Written request - Rewrite all the rows below, changing each occurrence of "tree trunk" to "tree stem" and leaving everything else as it stands.

Data section -

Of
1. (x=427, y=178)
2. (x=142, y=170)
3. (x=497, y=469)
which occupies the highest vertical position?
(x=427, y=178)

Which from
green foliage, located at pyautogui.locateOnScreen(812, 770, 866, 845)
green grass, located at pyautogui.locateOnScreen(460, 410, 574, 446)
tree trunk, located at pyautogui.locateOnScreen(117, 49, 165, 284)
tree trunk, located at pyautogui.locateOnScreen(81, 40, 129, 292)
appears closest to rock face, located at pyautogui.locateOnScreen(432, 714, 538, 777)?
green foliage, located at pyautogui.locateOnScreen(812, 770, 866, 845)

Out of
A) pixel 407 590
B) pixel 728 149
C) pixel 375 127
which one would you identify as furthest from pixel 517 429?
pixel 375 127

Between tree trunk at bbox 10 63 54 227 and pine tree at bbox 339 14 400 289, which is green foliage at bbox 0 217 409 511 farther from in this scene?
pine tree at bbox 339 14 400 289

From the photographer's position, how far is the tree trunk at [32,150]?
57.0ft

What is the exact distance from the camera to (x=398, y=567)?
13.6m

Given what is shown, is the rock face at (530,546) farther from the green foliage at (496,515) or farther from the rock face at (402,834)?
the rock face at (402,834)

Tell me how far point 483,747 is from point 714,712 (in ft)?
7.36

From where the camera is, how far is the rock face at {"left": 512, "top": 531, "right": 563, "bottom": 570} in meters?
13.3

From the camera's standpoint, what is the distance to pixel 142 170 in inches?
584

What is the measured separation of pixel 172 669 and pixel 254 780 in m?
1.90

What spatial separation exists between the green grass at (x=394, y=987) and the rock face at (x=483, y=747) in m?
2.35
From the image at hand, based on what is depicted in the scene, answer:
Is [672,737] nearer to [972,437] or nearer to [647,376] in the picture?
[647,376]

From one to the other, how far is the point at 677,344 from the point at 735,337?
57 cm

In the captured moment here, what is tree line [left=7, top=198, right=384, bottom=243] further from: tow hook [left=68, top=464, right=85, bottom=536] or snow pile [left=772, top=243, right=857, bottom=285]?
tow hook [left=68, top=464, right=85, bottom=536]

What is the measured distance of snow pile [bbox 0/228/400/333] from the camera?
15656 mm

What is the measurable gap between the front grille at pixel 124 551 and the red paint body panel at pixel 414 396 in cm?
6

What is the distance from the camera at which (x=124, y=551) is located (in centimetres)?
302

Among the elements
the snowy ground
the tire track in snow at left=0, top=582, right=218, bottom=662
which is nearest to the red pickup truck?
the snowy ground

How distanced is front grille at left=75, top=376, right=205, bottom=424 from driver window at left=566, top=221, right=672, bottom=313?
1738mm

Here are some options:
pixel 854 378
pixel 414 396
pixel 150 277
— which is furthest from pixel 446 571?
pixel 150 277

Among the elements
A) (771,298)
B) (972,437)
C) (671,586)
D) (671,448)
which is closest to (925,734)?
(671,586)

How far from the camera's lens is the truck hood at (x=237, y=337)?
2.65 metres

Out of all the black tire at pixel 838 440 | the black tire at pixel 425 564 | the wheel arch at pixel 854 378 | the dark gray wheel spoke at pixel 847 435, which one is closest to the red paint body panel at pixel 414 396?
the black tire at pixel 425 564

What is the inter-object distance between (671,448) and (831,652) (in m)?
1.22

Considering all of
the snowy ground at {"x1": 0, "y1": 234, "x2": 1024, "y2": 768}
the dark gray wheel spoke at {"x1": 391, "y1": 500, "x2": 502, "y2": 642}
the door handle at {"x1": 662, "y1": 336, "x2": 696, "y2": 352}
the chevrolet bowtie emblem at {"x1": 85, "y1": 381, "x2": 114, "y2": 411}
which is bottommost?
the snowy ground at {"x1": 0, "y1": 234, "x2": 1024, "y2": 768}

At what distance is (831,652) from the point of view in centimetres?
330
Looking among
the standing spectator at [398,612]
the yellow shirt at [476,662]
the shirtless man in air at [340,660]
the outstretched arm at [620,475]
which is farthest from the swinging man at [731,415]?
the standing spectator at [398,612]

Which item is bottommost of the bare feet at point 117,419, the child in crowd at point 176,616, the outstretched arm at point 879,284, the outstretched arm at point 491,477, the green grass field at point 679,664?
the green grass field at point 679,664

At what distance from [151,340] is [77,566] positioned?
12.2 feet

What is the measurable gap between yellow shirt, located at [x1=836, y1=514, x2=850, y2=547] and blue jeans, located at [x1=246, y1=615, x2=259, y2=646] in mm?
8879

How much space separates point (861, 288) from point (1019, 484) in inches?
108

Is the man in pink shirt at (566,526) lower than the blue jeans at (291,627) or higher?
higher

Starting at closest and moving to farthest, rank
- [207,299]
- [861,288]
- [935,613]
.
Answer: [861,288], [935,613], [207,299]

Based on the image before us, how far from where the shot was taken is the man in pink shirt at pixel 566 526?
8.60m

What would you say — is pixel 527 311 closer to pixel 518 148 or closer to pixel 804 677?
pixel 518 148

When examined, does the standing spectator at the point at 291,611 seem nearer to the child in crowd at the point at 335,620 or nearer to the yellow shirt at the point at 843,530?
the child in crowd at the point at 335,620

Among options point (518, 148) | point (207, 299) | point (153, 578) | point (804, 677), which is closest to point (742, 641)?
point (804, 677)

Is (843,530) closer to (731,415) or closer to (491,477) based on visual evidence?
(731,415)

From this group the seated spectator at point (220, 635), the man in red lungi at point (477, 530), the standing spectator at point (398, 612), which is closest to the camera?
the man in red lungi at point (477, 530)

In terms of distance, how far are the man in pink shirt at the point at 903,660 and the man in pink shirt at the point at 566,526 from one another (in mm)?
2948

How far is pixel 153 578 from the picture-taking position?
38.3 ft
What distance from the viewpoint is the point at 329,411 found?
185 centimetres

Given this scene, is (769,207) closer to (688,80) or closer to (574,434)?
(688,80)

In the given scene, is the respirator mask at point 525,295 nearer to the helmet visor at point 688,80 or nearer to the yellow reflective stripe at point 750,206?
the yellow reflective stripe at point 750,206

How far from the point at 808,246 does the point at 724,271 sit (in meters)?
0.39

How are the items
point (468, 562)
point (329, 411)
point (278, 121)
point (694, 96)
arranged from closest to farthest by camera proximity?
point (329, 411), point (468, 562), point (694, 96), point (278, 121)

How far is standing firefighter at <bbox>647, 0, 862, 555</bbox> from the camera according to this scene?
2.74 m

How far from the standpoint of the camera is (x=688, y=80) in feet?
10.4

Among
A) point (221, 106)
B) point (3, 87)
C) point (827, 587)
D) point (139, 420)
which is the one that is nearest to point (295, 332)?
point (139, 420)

Response for this exercise -
Of
1. (x=427, y=178)
2. (x=142, y=170)
3. (x=497, y=469)
which occupies the highest vertical position?
(x=427, y=178)

Which from
green foliage, located at pyautogui.locateOnScreen(812, 770, 866, 845)
green grass, located at pyautogui.locateOnScreen(460, 410, 574, 446)
tree stem, located at pyautogui.locateOnScreen(117, 49, 165, 284)
tree stem, located at pyautogui.locateOnScreen(81, 40, 129, 292)
appears closest to rock face, located at pyautogui.locateOnScreen(432, 714, 538, 777)?
green foliage, located at pyautogui.locateOnScreen(812, 770, 866, 845)

Out of
A) pixel 407 590
B) pixel 728 149
C) pixel 375 127
which one would you identify as furthest from pixel 517 429?
pixel 375 127

Between tree stem at bbox 10 63 54 227 and pine tree at bbox 339 14 400 289, which is green foliage at bbox 0 217 409 511 farther from in this scene?
pine tree at bbox 339 14 400 289

From the photographer's position, how far is the tree stem at [32,150]?
57.0ft

What is the exact distance from the camera to (x=398, y=567)?
13.6m

Given what is shown, is the rock face at (530,546) farther from the green foliage at (496,515) or farther from the rock face at (402,834)?
the rock face at (402,834)

Tell me how far point 483,747 is from point 714,712 (in ft)?
7.36

From where the camera is, how far is the rock face at {"left": 512, "top": 531, "right": 563, "bottom": 570} in meters?
13.3

From the camera's standpoint, what is the distance to pixel 142 170 in inches?
584

What is the measured separation of pixel 172 669 and pixel 254 780 in m?
1.90

What spatial separation exists between the green grass at (x=394, y=987) and the rock face at (x=483, y=747) in m?
2.35
From the image at hand, based on what is depicted in the scene, answer:
Is [672,737] nearer to [972,437] or nearer to [647,376] in the picture?
[647,376]

From one to the other, how far is the point at 677,344 from the point at 735,337?
57 cm

In the captured moment here, what is tree line [left=7, top=198, right=384, bottom=243] further from: tow hook [left=68, top=464, right=85, bottom=536] or snow pile [left=772, top=243, right=857, bottom=285]?
tow hook [left=68, top=464, right=85, bottom=536]

What is the measured distance of snow pile [bbox 0/228/400/333] from the camera?
15656 mm

What is the measurable gap between the front grille at pixel 124 551 and the red paint body panel at pixel 414 396 in cm?
6

What is the distance from the camera at which (x=124, y=551) is located (in centimetres)?
302

Among the elements
the snowy ground
the tire track in snow at left=0, top=582, right=218, bottom=662
which is nearest to the red pickup truck?
the snowy ground

How distanced is front grille at left=75, top=376, right=205, bottom=424 from driver window at left=566, top=221, right=672, bottom=313?
1738mm

Here are some options:
pixel 854 378
pixel 414 396
pixel 150 277
— which is furthest from pixel 446 571?
pixel 150 277

Among the elements
A) (771,298)
B) (972,437)
C) (671,586)
D) (671,448)
which is closest to (925,734)?
(671,586)

How far from the camera's lens is the truck hood at (x=237, y=337)?
2.65 metres

Out of all the black tire at pixel 838 440 | the black tire at pixel 425 564 | the wheel arch at pixel 854 378 | the dark gray wheel spoke at pixel 847 435, which one is closest to the red paint body panel at pixel 414 396?
the black tire at pixel 425 564

What is the inter-object distance between (671,448) and (831,652) (in m)?
1.22

Considering all of
the snowy ground at {"x1": 0, "y1": 234, "x2": 1024, "y2": 768}
the dark gray wheel spoke at {"x1": 391, "y1": 500, "x2": 502, "y2": 642}
the door handle at {"x1": 662, "y1": 336, "x2": 696, "y2": 352}
the chevrolet bowtie emblem at {"x1": 85, "y1": 381, "x2": 114, "y2": 411}
which is bottommost?
the snowy ground at {"x1": 0, "y1": 234, "x2": 1024, "y2": 768}

At what distance is (831,652) from the point of view in centimetres?
330
Looking among
the standing spectator at [398,612]
the yellow shirt at [476,662]
the shirtless man in air at [340,660]
the outstretched arm at [620,475]
which is farthest from the swinging man at [731,415]?
the standing spectator at [398,612]

Which item is bottommost of the bare feet at point 117,419, the child in crowd at point 176,616, the outstretched arm at point 879,284, the outstretched arm at point 491,477, the green grass field at point 679,664?
the green grass field at point 679,664

At what distance from [151,340] is [77,566] positioned?
12.2 feet

What is the measurable gap between yellow shirt, located at [x1=836, y1=514, x2=850, y2=547] and blue jeans, located at [x1=246, y1=615, x2=259, y2=646] in mm?
8879

How much space separates point (861, 288) from point (1019, 484) in inches?
108

Is the man in pink shirt at (566,526) lower than the blue jeans at (291,627) or higher?
higher

Starting at closest and moving to farthest, rank
- [207,299]
- [861,288]
- [935,613]
.
Answer: [861,288], [935,613], [207,299]

Based on the image before us, how far from where the shot was taken is the man in pink shirt at pixel 566 526?
8.60m

What would you say — is pixel 527 311 closer to pixel 518 148 or closer to pixel 804 677?
pixel 518 148

When examined, does the standing spectator at the point at 291,611 seem nearer to the child in crowd at the point at 335,620 or nearer to the yellow shirt at the point at 843,530?
the child in crowd at the point at 335,620

Among options point (518, 148) | point (207, 299) | point (153, 578) | point (804, 677), which is closest to point (742, 641)?
point (804, 677)

Is (843,530) closer to (731,415) or closer to (491,477) based on visual evidence?
(731,415)

From this group the seated spectator at point (220, 635), the man in red lungi at point (477, 530), the standing spectator at point (398, 612), which is closest to the camera?
the man in red lungi at point (477, 530)

In terms of distance, how far are the man in pink shirt at the point at 903,660 and the man in pink shirt at the point at 566,526 from one another (in mm)?
2948

How far is pixel 153 578 from the picture-taking position?
38.3 ft
What distance from the viewpoint is the point at 329,411 found?
185 centimetres

Given this scene, is (769,207) closer to (688,80) or closer to (574,434)?
(688,80)

In the given scene, is the respirator mask at point 525,295 nearer to the helmet visor at point 688,80 or nearer to the yellow reflective stripe at point 750,206?
the yellow reflective stripe at point 750,206

How far from the point at 808,246 does the point at 724,271 sit (in meters)?
0.39

How are the items
point (468, 562)
point (329, 411)
point (278, 121)
point (694, 96)
arranged from closest to farthest by camera proximity?
point (329, 411), point (468, 562), point (694, 96), point (278, 121)

How far is standing firefighter at <bbox>647, 0, 862, 555</bbox> from the camera according to this scene?
2.74 m

How far from the standpoint of the camera is (x=688, y=80) in feet?
10.4

Among
A) point (221, 106)
B) point (3, 87)
C) point (827, 587)
D) point (139, 420)
which is the one that is nearest to point (295, 332)?
point (139, 420)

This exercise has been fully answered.